> [What you have to do]: Reproduce every one of the following items word for word, leaving out the pictures.

> [Raw data]:
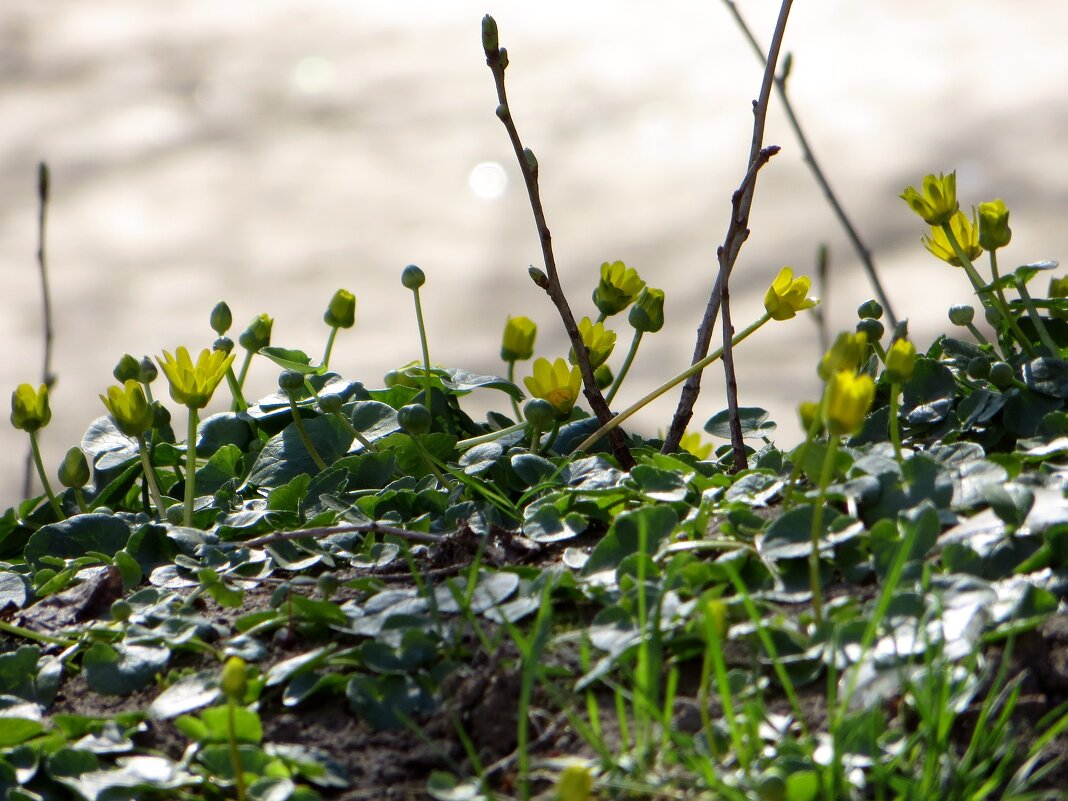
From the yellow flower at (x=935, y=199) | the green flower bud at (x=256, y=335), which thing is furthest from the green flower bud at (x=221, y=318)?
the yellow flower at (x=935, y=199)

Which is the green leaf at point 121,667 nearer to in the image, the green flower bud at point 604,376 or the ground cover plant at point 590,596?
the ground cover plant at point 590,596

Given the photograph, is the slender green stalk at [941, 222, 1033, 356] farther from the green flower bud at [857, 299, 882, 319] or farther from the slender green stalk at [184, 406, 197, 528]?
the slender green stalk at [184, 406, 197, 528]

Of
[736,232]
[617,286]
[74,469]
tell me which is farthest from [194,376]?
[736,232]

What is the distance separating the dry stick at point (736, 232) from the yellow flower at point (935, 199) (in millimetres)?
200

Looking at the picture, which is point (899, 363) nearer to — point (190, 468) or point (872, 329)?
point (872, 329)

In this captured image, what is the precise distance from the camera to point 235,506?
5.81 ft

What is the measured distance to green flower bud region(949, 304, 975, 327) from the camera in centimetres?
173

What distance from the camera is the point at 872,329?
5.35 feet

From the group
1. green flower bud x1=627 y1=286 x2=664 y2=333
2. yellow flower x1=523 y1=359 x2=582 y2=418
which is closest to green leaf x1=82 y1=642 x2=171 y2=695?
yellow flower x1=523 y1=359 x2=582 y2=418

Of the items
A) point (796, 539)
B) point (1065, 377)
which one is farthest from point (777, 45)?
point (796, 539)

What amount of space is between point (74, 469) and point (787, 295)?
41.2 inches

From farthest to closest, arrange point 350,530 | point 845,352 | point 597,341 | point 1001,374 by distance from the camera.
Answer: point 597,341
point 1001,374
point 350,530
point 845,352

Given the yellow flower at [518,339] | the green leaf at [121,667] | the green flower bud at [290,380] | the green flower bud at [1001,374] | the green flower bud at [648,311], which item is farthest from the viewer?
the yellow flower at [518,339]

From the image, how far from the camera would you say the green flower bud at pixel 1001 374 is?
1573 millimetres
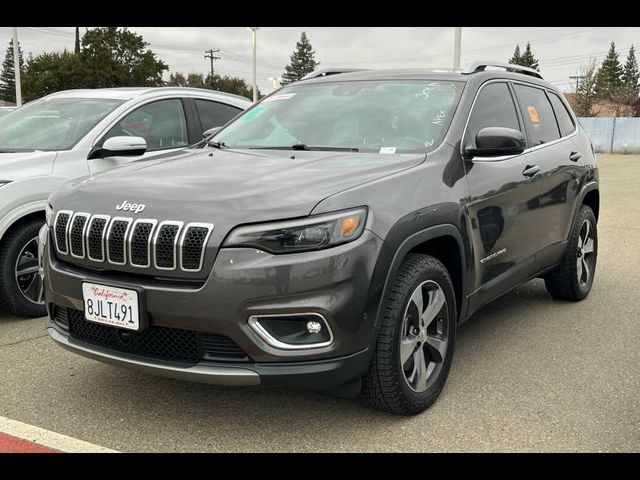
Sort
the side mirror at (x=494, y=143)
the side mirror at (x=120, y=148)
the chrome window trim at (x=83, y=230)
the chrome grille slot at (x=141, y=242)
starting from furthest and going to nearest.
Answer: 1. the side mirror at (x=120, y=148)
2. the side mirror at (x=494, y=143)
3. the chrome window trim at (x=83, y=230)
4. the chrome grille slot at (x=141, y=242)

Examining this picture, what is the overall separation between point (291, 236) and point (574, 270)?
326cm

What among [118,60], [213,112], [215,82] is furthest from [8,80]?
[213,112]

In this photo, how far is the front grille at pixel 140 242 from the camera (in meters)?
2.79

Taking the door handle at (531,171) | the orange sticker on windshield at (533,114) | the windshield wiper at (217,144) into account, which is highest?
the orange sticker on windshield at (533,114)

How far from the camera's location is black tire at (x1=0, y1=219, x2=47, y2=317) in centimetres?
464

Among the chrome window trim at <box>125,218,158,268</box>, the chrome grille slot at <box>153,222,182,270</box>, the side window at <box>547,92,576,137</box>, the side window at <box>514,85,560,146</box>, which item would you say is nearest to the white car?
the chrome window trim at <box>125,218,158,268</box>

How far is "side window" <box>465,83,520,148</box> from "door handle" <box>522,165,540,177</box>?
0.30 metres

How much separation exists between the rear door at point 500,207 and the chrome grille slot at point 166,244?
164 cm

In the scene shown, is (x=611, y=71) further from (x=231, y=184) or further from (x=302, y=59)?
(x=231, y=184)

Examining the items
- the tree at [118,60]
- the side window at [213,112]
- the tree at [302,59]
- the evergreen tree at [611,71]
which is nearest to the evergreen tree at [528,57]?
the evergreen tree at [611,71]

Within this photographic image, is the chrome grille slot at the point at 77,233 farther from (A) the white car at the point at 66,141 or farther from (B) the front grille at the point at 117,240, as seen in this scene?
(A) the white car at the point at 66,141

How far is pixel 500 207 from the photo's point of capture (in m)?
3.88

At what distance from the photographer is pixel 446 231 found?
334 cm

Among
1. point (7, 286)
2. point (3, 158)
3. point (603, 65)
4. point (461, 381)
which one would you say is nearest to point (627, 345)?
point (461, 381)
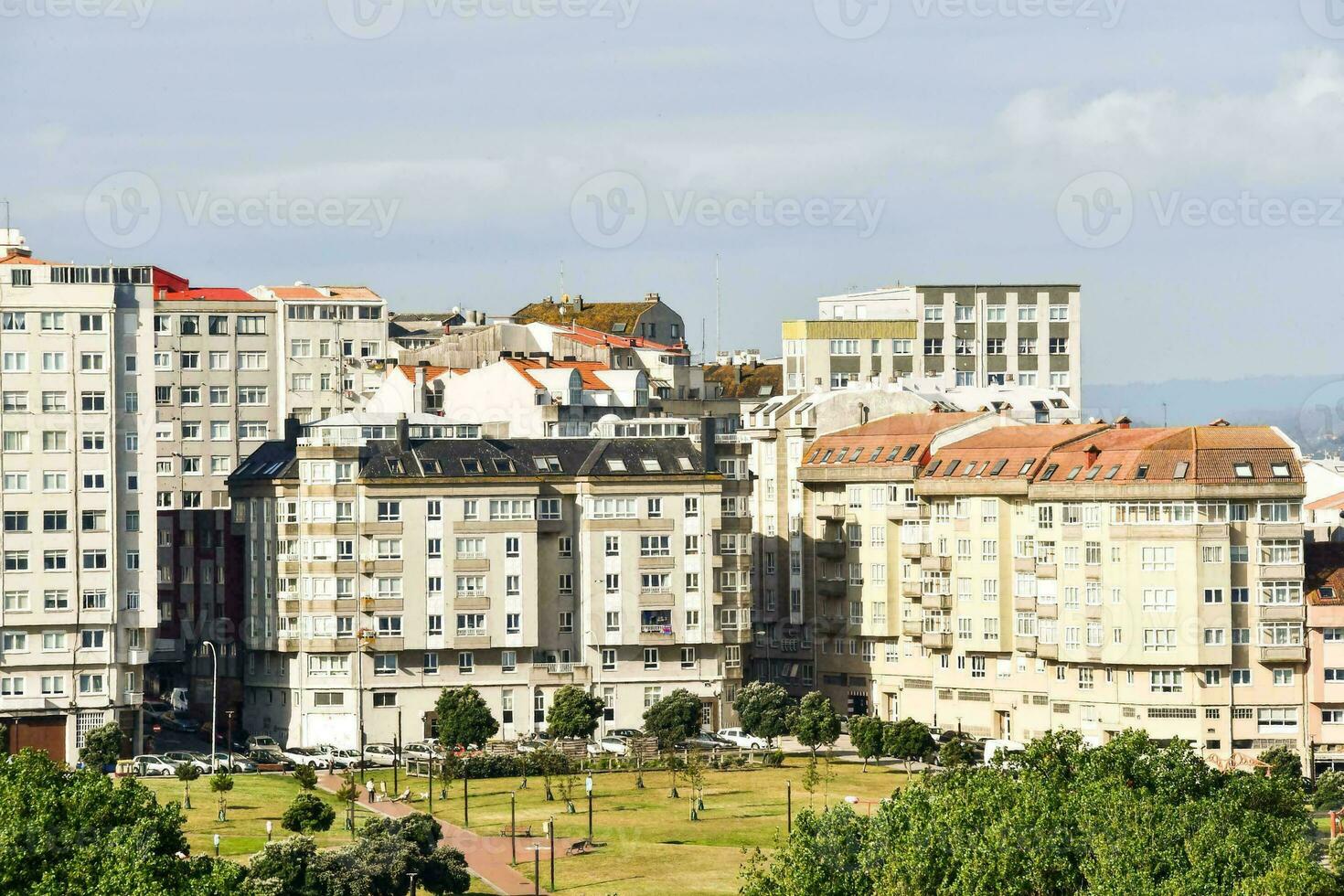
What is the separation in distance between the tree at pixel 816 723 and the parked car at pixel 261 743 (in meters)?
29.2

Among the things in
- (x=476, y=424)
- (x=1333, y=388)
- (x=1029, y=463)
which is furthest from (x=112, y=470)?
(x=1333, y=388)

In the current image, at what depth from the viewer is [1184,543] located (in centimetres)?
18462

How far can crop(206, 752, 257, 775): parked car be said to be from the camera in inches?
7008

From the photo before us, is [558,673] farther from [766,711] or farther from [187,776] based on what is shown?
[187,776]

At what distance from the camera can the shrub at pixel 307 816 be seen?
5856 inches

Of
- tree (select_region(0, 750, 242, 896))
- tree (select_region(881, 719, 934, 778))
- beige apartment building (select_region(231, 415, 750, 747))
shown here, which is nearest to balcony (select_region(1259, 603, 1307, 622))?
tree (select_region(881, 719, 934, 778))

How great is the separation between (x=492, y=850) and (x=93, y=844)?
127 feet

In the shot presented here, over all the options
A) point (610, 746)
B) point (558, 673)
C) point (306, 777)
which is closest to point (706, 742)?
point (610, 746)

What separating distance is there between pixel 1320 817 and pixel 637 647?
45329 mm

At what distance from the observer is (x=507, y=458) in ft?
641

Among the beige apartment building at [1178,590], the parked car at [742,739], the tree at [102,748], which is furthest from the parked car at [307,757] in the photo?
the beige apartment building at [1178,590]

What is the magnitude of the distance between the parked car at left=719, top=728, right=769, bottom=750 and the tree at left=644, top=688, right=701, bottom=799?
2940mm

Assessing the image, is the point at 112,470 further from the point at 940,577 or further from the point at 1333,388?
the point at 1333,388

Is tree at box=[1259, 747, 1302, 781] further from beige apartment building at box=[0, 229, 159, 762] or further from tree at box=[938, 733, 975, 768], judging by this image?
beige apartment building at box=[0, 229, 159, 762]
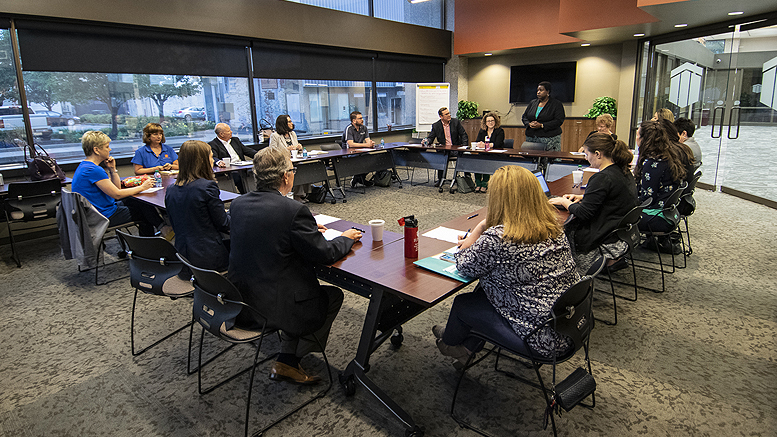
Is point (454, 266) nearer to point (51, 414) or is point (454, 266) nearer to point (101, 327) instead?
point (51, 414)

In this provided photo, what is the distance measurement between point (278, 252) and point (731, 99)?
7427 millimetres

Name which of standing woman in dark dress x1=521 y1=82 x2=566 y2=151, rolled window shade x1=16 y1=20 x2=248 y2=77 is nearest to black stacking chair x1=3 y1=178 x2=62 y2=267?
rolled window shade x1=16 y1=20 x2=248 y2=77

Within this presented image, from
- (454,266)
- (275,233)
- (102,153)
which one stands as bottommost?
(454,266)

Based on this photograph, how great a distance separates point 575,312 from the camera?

> [Response to this exercise]:
From the yellow flower at (x=935, y=199) | the green flower bud at (x=256, y=335), which thing is furthest from the green flower bud at (x=221, y=318)?
the yellow flower at (x=935, y=199)

Which is the green leaf at point 121,667 nearer to in the image, the green flower bud at point 604,376 or the ground cover plant at point 590,596?
the ground cover plant at point 590,596

Given the photograph, is the slender green stalk at [941, 222, 1033, 356] farther from the green flower bud at [857, 299, 882, 319] or farther from the slender green stalk at [184, 406, 197, 528]?
the slender green stalk at [184, 406, 197, 528]

Of
[736,232]
[617,286]
[74,469]
tell me which is farthest from [194,376]?
[736,232]

What is the distance separating the dry stick at point (736, 232) from the yellow flower at point (935, 199) (in millimetres)?
200

Looking at the picture, which is point (899, 363) nearer to — point (190, 468) or point (872, 329)?
point (872, 329)

In this captured image, what is the precise distance from the camera to point 235,506?
5.81 ft

What is the measured distance to green flower bud region(949, 304, 975, 327) from the camera in centimetres?
173

What distance from the camera is the point at 872,329?
5.35 feet

From the group
1. green flower bud x1=627 y1=286 x2=664 y2=333
2. yellow flower x1=523 y1=359 x2=582 y2=418
which is closest to green leaf x1=82 y1=642 x2=171 y2=695?
yellow flower x1=523 y1=359 x2=582 y2=418

Of the items
A) point (796, 539)
B) point (1065, 377)
which one is farthest from point (777, 45)?
point (796, 539)

What amount of space is between point (74, 469) and point (787, 295)?
41.2 inches

From farthest to closest, arrange point 350,530 | point 845,352 | point 597,341 | point 1001,374 by distance from the camera.
Answer: point 597,341
point 1001,374
point 350,530
point 845,352

Given the yellow flower at [518,339] | the green leaf at [121,667] | the green flower bud at [290,380] | the green flower bud at [1001,374] | the green flower bud at [648,311], which item is farthest from the viewer?
the yellow flower at [518,339]

From the image, how far from the camera would you say the green flower bud at pixel 1001 374 is?
1573 millimetres
Sort
the side mirror at (x=494, y=143)
the side mirror at (x=120, y=148)
the chrome window trim at (x=83, y=230)
the chrome grille slot at (x=141, y=242)
starting from furthest and going to nearest.
Answer: 1. the side mirror at (x=120, y=148)
2. the side mirror at (x=494, y=143)
3. the chrome window trim at (x=83, y=230)
4. the chrome grille slot at (x=141, y=242)

Examining this picture, what is the overall separation between point (291, 236) and point (574, 270)?
326cm

What among [118,60], [213,112], [215,82] is furthest from [8,80]?
[213,112]

In this photo, how far is the front grille at pixel 140 242 from the camera (in meters)?
2.79

Taking the door handle at (531,171) | the orange sticker on windshield at (533,114) | the windshield wiper at (217,144) into account, which is highest?
the orange sticker on windshield at (533,114)

How far from the camera's location is black tire at (x1=0, y1=219, x2=47, y2=317) in centimetres?
464

Among the chrome window trim at <box>125,218,158,268</box>, the chrome grille slot at <box>153,222,182,270</box>, the side window at <box>547,92,576,137</box>, the side window at <box>514,85,560,146</box>, which item would you say is nearest to the white car?
the chrome window trim at <box>125,218,158,268</box>

How far is "side window" <box>465,83,520,148</box> from "door handle" <box>522,165,540,177</box>?
0.30 metres

How much separation exists between the rear door at point 500,207 and the chrome grille slot at point 166,244?
164 cm

In the scene shown, is (x=611, y=71) further from (x=231, y=184) or further from (x=302, y=59)?
(x=231, y=184)

Examining the items
- the tree at [118,60]
- the side window at [213,112]
- the tree at [302,59]
- the evergreen tree at [611,71]
which is nearest to the evergreen tree at [528,57]?
the evergreen tree at [611,71]

Within this photographic image, is the chrome grille slot at the point at 77,233 farther from (A) the white car at the point at 66,141 or farther from (B) the front grille at the point at 117,240, as seen in this scene?
(A) the white car at the point at 66,141

How far is pixel 500 207 from the photo's point of capture (in m)?
3.88

At what distance from the photographer is pixel 446 231 found?
334 cm

Among
1. point (7, 286)
2. point (3, 158)
3. point (603, 65)
4. point (461, 381)
which one would you say is nearest to point (627, 345)?
point (461, 381)
What is the separation in distance between the tree at pixel 816 723 and the parked car at pixel 261 743 (in meters)?
29.2

Among the things in
- (x=476, y=424)
- (x=1333, y=388)
- (x=1029, y=463)
which is furthest from (x=112, y=470)?
(x=1333, y=388)

In the current image, at what depth from the viewer is [1184,543] located (in centimetres)?
18462

How far can crop(206, 752, 257, 775): parked car be said to be from the camera in inches?
7008

From the photo before us, is [558,673] farther from [766,711] or farther from [187,776] based on what is shown?
[187,776]

At what distance from the camera can the shrub at pixel 307 816 be seen?
5856 inches

Of
- tree (select_region(0, 750, 242, 896))
- tree (select_region(881, 719, 934, 778))
- beige apartment building (select_region(231, 415, 750, 747))
shown here, which is nearest to balcony (select_region(1259, 603, 1307, 622))?
tree (select_region(881, 719, 934, 778))

How great is the separation between (x=492, y=850) and (x=93, y=844)?
127 feet

In the shot presented here, over all the options
A) point (610, 746)
B) point (558, 673)
C) point (306, 777)
which is closest to point (706, 742)?
point (610, 746)

What separating distance is there between pixel 1320 817 and pixel 637 647?
45329 mm

At what distance from the observer is (x=507, y=458) in ft?
641

Among the beige apartment building at [1178,590], the parked car at [742,739], the tree at [102,748], which is furthest from the parked car at [307,757] in the photo?
the beige apartment building at [1178,590]

What is the magnitude of the distance between the parked car at left=719, top=728, right=769, bottom=750 and the tree at left=644, top=688, right=701, bottom=799?
2940mm

Assessing the image, is the point at 112,470 further from the point at 940,577 or further from the point at 1333,388?
the point at 1333,388

Is tree at box=[1259, 747, 1302, 781] further from beige apartment building at box=[0, 229, 159, 762] or further from tree at box=[938, 733, 975, 768], judging by this image?
beige apartment building at box=[0, 229, 159, 762]
Is point (454, 266) nearer to point (51, 414) or is point (454, 266) nearer to point (101, 327) instead?
point (51, 414)

In this provided photo, what is the distance measurement between point (278, 252) and point (731, 99)?
7427 millimetres

Name which of standing woman in dark dress x1=521 y1=82 x2=566 y2=151, rolled window shade x1=16 y1=20 x2=248 y2=77 is nearest to black stacking chair x1=3 y1=178 x2=62 y2=267?
rolled window shade x1=16 y1=20 x2=248 y2=77

Within this presented image, from
- (454,266)
- (275,233)
- (102,153)
which one stands as bottommost?
(454,266)

Based on this photograph, how great a distance separates point 575,312 from the camera?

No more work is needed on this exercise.